Interior of a Quadrangle or Court, containing a Buddhist temple (or more strictly speaking a ‘Deota Ke Mookan’) in Patun. March 1853
Artist: Oldfield, Henry Ambrose (1822-1871)
Watercolour of a Buddhist temple at Lalitpur (Patan) in Nepal, by Henry Ambrose Oldfield (1822-1871), dated March 1853. The image is inscribed on the reverse: 'Interior of a Quadrangle or Court, containing a Buddhist temple (or more strictly speaking a 'Deota Ke Mookan') in Patun. March 1853', with notes.
Lalitpur, the 'City of Beauty' was founded in the 2nd century by the Kirats and it remained a valley kingdom until the late 15th century when it became a sovereign state, together with Kathmandu and Bhaktapur. All three were built around Durbar Squares containing Palace and Temple complexes.

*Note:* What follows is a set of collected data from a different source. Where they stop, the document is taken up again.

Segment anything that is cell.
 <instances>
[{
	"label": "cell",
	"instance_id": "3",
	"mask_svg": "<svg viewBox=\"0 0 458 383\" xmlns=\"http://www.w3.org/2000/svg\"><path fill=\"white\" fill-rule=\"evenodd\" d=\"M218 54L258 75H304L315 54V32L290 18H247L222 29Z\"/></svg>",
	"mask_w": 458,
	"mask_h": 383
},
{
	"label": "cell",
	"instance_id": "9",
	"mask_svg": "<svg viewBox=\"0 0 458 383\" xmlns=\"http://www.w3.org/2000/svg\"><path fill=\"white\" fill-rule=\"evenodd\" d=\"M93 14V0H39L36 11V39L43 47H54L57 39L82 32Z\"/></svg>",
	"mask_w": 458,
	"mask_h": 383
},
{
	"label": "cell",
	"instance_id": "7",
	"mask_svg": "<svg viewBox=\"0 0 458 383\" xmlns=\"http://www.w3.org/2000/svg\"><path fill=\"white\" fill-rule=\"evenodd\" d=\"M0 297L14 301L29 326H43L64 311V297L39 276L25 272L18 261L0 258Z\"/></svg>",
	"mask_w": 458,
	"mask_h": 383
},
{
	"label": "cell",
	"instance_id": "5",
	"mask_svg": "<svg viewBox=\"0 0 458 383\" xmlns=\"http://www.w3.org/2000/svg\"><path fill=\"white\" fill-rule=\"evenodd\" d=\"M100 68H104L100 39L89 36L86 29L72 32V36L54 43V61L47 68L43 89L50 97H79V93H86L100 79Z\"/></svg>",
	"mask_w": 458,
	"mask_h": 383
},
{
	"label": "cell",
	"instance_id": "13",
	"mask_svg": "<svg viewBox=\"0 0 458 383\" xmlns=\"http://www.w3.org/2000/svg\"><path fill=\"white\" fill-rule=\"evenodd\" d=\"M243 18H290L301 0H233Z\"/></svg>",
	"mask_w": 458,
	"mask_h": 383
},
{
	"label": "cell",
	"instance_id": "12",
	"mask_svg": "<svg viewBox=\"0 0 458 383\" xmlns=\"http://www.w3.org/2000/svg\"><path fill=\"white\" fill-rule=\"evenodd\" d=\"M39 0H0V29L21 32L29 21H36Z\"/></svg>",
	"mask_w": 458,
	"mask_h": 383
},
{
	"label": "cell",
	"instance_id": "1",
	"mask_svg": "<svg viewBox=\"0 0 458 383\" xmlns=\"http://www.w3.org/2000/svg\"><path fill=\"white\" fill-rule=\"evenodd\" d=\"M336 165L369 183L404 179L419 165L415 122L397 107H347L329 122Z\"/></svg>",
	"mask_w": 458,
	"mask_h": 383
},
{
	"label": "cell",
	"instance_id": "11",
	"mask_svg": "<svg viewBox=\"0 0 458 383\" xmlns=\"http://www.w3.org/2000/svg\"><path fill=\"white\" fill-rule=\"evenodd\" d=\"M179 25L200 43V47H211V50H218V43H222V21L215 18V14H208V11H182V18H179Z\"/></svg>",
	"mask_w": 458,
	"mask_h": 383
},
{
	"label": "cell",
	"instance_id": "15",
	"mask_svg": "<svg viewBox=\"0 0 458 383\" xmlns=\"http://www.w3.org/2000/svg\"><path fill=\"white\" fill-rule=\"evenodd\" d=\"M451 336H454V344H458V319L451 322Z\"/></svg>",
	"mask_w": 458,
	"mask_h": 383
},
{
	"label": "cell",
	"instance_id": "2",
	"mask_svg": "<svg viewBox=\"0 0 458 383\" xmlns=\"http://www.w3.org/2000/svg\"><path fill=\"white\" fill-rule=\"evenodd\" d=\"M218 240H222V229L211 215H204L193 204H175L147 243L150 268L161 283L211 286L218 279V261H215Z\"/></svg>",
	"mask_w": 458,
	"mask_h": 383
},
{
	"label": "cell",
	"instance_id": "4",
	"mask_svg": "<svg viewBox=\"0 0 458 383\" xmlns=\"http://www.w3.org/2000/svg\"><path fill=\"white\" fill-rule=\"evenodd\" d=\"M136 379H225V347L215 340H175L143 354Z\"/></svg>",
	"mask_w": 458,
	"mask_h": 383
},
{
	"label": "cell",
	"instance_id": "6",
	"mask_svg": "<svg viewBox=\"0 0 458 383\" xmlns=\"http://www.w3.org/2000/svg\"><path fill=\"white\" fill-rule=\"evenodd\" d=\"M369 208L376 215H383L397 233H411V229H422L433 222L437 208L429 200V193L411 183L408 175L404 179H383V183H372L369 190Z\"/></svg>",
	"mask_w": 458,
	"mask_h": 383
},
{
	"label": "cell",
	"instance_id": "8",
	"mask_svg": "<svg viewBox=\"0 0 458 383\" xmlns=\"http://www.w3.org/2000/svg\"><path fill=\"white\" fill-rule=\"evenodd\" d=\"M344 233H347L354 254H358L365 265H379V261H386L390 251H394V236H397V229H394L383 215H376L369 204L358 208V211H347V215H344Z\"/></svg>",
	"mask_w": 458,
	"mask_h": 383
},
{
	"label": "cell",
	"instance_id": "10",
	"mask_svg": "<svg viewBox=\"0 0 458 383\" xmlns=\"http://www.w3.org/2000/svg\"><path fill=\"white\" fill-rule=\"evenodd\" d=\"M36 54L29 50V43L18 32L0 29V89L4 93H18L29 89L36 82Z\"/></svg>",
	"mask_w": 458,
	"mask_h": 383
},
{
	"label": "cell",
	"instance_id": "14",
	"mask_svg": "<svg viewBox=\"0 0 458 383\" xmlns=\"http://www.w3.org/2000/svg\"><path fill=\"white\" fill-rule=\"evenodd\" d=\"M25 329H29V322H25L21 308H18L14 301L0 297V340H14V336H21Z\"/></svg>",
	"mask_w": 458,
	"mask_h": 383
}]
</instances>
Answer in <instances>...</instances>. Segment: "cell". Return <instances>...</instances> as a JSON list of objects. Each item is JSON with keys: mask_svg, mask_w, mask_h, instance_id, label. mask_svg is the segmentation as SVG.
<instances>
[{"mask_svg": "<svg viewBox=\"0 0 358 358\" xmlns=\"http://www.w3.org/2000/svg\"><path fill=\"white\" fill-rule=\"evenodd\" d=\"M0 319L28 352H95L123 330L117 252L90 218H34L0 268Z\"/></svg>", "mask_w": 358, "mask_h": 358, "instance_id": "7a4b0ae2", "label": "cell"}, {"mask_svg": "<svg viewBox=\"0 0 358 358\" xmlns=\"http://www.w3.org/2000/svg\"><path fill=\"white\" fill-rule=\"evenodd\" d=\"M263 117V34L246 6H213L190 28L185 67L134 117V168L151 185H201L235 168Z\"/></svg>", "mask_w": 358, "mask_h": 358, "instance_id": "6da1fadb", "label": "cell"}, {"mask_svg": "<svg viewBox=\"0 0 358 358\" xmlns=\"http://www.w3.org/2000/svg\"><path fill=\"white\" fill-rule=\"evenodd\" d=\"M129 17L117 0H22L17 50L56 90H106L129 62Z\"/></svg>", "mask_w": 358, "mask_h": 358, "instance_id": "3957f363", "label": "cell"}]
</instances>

The artist, Dr Oldfield, was Residency Surgeon at Kathmandu from 1850-1863, and wrote in 'Sketches from Nipal, Historical and Descriptive...' (1880): "In each city the largest and most important building is the royal palace or darbar. It is situated in a central part of the city, and opposite to its principal front there is an open irregular square, which allows free access to the palace, and round which temples of various kinds are clustered together...In Kathmandu, Patan and Bhatgaon, most of the principal temples are in the immediate vicinity of the darbar; many are within its precincts, and many more are crowded around or opposite to its principal façade...most of the principal Hindu temples in Patan are clustered together round the immediate vicinity of the palace, while all its Buddhist temples are scattered about in in different parts of the city, and some of the most ancient are situated in its outskirts."